Even though the biggest effects will happen if companies took the responsibility of making fast fashion’s effects less harmful, there are ways that the individual can help. These include shopping at second hand stores, donating clothes instead of throwing them away, washing your clothes less often, and researching companies before buying from them. Patagonia has been recycling soda bottles and turning them into fibers that make their clothing items since 1993 (Claudio). Another great way is to educate yourself and others on the issue. Living so far away from the people that this issue tends to affect most can create ignorance and apathy to the problem. It can be hard as a person living in America to have an encounter which enables them to want to bring change. As Bobbie Harro says in The Cycle of Liberation the waking up stage is usually caused by a critical incident that creates cognitive dissonance (Harro, 629). As an American living in today’s society, I believe we have become numb to the bad news we see on our phones, and by living so far away from the problem can make it hard to create an incident great enough to cause the cognitive dissonance needed in order to start the cycle of liberation. One way to try and bring some empathy back to the issue is to remember what Rushworth M. Kidder calls the “Golden Rule: Do to others what you would like them to do to you” (Kidder, 8). Trying to put yourself in the shoes of an 11 year old Banladeshi child who is working forty-five plus hours a week, working to sew almost 500 pairs of pants for about a dollar a day (Worstall).

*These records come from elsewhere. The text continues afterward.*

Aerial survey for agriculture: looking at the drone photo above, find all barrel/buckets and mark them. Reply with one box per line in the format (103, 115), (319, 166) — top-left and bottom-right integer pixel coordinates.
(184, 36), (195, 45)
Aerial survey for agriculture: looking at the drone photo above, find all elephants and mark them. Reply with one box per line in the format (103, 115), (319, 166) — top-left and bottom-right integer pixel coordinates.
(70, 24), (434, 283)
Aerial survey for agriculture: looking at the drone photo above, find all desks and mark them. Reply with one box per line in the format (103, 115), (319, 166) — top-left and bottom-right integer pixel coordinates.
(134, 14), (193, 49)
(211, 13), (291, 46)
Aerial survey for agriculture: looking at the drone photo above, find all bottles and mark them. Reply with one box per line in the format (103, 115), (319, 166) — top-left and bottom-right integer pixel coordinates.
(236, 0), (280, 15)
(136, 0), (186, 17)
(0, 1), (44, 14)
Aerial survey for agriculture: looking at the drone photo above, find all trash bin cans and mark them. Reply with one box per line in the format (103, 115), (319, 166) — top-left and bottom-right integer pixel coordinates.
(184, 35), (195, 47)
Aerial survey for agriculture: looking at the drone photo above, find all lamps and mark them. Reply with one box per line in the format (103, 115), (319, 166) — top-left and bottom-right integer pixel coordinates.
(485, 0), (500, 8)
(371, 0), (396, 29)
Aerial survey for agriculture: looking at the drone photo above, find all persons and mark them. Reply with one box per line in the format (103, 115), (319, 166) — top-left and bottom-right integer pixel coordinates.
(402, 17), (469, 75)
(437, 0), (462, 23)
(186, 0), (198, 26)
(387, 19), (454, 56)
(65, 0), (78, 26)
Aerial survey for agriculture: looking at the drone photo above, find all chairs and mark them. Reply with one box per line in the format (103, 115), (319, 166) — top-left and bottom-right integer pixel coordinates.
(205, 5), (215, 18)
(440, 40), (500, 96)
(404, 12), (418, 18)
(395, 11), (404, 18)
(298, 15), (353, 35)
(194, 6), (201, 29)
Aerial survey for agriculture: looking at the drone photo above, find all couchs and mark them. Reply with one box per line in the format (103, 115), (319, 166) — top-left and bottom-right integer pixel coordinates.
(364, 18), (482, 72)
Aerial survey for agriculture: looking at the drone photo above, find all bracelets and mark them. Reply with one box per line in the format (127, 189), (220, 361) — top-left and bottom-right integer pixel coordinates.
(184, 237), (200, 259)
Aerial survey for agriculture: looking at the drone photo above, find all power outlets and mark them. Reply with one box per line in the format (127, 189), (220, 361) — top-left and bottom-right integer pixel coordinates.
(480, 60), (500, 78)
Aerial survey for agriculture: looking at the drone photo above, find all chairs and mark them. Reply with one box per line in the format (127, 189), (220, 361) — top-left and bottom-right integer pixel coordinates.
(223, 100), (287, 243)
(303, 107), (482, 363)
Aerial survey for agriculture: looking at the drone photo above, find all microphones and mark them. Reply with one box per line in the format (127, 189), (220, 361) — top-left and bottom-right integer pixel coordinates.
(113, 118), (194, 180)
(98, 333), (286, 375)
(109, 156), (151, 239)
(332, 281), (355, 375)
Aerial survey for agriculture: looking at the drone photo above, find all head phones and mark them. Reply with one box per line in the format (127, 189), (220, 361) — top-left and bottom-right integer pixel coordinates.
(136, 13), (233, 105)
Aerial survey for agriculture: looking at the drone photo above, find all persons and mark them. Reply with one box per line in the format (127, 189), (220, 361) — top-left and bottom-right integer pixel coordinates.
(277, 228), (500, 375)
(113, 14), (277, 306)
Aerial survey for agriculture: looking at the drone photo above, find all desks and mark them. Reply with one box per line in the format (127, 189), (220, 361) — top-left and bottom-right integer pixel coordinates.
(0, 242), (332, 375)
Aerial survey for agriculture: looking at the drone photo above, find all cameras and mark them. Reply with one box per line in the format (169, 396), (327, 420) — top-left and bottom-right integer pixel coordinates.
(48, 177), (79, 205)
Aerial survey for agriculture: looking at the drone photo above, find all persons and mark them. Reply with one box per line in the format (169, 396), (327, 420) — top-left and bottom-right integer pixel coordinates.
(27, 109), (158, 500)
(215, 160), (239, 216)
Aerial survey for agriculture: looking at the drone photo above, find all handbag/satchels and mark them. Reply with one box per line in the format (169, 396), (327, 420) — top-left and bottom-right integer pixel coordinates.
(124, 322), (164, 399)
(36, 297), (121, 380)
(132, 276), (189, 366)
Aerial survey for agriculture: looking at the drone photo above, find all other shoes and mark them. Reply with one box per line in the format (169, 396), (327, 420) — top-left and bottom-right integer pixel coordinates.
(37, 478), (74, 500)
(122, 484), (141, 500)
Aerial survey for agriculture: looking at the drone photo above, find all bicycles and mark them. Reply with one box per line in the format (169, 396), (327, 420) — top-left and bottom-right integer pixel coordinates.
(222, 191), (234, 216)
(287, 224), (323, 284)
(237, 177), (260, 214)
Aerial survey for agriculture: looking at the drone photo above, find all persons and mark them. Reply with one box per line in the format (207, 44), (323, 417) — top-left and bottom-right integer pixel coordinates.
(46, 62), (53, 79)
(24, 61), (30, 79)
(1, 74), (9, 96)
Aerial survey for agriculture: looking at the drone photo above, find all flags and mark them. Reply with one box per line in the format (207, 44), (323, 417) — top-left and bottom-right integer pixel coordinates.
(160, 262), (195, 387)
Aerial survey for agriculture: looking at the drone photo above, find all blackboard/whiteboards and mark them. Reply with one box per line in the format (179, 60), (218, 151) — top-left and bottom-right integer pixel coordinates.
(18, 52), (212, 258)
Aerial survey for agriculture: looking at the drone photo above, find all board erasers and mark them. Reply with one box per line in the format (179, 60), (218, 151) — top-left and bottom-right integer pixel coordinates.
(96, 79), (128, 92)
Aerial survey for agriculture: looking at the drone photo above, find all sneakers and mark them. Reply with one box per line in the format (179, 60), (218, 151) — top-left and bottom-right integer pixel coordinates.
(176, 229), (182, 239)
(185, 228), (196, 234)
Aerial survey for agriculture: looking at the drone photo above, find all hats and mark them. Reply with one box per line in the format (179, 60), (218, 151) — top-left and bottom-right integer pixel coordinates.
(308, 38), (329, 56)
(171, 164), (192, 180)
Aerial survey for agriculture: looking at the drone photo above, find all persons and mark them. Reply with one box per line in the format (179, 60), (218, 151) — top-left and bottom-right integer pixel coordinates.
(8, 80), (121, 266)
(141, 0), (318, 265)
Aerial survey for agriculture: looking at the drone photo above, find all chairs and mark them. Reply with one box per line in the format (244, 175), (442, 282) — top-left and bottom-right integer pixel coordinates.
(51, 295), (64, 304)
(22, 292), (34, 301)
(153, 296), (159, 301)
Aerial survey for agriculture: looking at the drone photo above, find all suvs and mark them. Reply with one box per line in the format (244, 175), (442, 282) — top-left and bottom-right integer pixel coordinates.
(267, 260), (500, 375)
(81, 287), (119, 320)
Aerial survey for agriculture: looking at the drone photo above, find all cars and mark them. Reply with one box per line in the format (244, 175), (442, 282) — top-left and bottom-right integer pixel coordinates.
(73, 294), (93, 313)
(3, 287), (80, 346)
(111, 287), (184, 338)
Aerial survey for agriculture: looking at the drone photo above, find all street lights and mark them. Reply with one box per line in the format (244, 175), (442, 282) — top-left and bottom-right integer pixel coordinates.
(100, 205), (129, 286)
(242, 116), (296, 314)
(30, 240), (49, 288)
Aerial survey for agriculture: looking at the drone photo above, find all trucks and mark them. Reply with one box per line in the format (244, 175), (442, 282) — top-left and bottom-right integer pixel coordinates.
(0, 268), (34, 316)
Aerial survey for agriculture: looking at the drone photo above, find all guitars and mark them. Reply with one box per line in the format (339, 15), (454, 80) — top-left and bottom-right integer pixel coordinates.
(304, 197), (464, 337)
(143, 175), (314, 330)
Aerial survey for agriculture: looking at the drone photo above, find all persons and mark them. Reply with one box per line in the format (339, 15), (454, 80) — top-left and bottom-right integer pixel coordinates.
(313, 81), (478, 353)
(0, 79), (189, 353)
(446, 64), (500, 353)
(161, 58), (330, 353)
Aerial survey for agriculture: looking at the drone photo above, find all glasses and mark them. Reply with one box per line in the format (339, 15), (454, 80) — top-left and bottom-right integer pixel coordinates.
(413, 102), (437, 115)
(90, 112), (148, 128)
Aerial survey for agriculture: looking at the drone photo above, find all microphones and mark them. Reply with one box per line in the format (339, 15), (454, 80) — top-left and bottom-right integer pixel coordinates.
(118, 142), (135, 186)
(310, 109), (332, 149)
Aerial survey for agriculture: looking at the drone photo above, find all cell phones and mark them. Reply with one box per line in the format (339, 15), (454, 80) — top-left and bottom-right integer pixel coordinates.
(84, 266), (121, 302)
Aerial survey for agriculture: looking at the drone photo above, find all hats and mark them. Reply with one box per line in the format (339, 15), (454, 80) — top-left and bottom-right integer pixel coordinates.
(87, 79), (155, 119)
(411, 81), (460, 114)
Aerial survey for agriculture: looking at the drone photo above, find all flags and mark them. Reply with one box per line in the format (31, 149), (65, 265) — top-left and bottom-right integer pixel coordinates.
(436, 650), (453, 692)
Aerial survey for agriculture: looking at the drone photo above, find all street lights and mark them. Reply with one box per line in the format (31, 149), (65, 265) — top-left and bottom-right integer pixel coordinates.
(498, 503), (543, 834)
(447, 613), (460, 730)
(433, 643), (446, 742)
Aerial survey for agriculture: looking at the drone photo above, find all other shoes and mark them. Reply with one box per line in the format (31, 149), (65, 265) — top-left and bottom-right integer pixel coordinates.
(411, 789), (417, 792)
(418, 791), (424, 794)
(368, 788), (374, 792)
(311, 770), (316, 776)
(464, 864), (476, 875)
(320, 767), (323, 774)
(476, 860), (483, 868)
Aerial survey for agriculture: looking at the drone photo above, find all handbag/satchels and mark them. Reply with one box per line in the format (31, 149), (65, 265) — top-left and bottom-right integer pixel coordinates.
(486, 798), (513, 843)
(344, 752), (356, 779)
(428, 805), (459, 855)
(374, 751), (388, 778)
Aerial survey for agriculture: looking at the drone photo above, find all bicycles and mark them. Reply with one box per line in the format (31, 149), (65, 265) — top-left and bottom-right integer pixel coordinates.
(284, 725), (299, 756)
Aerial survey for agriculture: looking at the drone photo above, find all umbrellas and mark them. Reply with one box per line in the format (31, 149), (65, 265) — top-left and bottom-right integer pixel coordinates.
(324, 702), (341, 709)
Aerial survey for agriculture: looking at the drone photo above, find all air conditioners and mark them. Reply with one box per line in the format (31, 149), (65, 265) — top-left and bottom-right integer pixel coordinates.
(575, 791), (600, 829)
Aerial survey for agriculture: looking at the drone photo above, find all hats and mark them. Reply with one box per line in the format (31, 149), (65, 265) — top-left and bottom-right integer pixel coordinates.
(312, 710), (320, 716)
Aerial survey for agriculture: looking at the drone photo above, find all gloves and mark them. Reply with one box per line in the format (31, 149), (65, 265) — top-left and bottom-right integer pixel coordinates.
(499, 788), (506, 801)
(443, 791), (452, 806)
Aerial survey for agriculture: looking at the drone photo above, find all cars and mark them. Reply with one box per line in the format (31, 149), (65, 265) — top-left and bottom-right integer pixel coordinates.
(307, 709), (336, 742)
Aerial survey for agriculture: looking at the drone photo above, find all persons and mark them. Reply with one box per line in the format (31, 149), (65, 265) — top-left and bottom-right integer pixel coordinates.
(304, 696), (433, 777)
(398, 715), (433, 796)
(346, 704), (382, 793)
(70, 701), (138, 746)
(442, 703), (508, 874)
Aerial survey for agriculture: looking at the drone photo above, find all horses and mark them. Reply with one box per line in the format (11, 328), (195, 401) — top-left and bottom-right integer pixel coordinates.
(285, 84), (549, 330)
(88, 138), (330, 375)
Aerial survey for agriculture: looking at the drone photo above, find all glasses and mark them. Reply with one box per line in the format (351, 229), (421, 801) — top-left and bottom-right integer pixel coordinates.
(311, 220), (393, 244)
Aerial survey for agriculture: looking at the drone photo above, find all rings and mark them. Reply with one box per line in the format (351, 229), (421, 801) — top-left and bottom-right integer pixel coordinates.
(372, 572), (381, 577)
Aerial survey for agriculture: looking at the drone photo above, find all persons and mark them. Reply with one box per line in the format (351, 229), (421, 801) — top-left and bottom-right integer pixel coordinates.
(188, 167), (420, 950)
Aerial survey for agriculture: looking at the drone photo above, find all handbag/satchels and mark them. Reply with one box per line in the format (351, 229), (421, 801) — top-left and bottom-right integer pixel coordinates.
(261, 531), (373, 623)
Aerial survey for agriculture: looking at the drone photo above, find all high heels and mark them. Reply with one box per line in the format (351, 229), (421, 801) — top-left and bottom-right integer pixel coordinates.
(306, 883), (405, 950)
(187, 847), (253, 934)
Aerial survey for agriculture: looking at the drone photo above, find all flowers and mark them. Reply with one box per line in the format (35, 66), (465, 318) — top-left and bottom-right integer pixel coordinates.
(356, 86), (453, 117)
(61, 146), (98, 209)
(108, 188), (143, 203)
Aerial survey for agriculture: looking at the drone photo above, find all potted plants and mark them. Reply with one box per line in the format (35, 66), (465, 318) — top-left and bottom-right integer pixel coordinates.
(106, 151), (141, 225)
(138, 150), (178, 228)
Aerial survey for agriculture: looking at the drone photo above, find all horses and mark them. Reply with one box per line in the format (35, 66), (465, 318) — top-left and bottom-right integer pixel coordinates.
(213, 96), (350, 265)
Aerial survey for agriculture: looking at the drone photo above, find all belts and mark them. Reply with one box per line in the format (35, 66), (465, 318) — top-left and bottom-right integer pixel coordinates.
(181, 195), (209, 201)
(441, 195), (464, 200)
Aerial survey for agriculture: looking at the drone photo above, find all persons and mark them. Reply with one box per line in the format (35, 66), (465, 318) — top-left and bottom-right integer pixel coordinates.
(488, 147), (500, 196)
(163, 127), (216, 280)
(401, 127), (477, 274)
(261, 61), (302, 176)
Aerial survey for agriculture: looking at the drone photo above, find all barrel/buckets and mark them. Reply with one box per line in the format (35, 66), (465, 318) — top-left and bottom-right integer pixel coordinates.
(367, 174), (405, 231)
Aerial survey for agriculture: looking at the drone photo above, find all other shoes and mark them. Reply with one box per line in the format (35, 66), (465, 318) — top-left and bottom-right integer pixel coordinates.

Overall, fast fashion is the product of heavy consumerism; which in turn has led to companies producing clothing as quick and cheap as possible in order to account for the growing necessity of clothes that are on trend. This has led to unethical practices by outsourcing labor to the cheapest countries (which are cheap because all of the workers are severely underpaid). It has also led to damages in the environment: including the ocean, atmosphere and other water sources near the factories that are contaminated with dyes. Some ways to combat this are to bring awareness to the issue, call out companies who don’t use sustainable and ethical practices, and to donate clothes and buy clothes from second hand stores. In order to combat the problems that come from fast fashion it takes both the micro and macro levels. On the micro level we have to stop throwing away good clothes, research companies before buying from them, and practice washing them less. On the macro level we need to make sure workers rights are being respected by creating global organizations and we need to find better ways to make the clothes last longer with fibers that are able to decompose. It’s important not to forget the people on the other side of the world just because they are far from us. “When a diverse group of people have…created critical transformation together, we teach the lesson of hope and peace…we become more human, more whole, more authentic, more integrated, and by living this way, we increase the likelihood that the human species will survive” (Harro Liberation 633).